**Given task 1**.
Answer these questions from the post on logarithmic convexity:
(a) For which case of $\alpha$ is the inequality to be shown?
(b) Which identity was used to rewrite the second term of $\frac{d^2E}{dt^2}$?
(c) What condition makes the boundary term vanish?
**Given task 2**. Can you retype the part of the post on logarithmic convexity that opens with the words containing "where I used" and closes with "homogeneous Robin condition."?

**Passage to read**.
******************************

For the $\alpha<0$ case I want to show that $$E\frac{d^2E}{d^2t} - \left( \frac{dE}{dt} \right)^2 \geq 0\,.$$ Since $E \geq 0$ then by logarithmic convexity we would have $E=0$.

However, I'm running into some problems. I take \begin{align} \frac{d^2E}{dt^2}=\int_\Omega v_t^2 \,dx + \int_\Omega v \, v_{tt} \,dx\,. \end{align} Then, for the second term I write \begin{align} \int_\Omega v \, v_{tt} \,dx &=\int_\Omega v \, \Delta v_t \, dx\\ &= \int_\Omega v_t \, \Delta v \, dx \\ &= \int_\Omega (v_t)^2 \, dx \end{align}

where I used Green's second identity and the boundary term vanished due to the boundary condition on $v$. Explicitly:

\begin{align} \int_{\partial \Omega} v\frac{\partial v_t}{\partial \nu} - v_t \frac{\partial v}{\partial \nu} dS= \alpha \int_{\partial \Omega} -v v_t + v_t v \, dS = 0 \end{align} by the homogeneous Robin condition.

******************************

**Given data**.

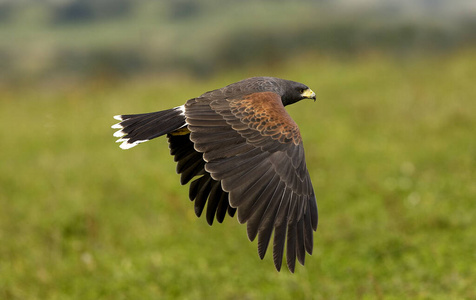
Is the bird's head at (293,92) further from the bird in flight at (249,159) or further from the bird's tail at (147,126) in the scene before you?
the bird's tail at (147,126)

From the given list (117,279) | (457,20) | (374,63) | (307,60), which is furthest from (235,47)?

******************************

**Written solution 1**.
(a) The case $\alpha<0$.
(b) Green's second identity.
(c) The homogeneous Robin condition, the boundary condition on $v$.

**Written solution 2**.
where I used Green's second identity and the boundary term vanished due to the boundary condition on $v$. Explicitly:

\begin{align} \int_{\partial \Omega} v\frac{\partial v_t}{\partial \nu} - v_t \frac{\partial v}{\partial \nu} dS= \alpha \int_{\partial \Omega} -v v_t + v_t v \, dS = 0 \end{align} by the homogeneous Robin condition.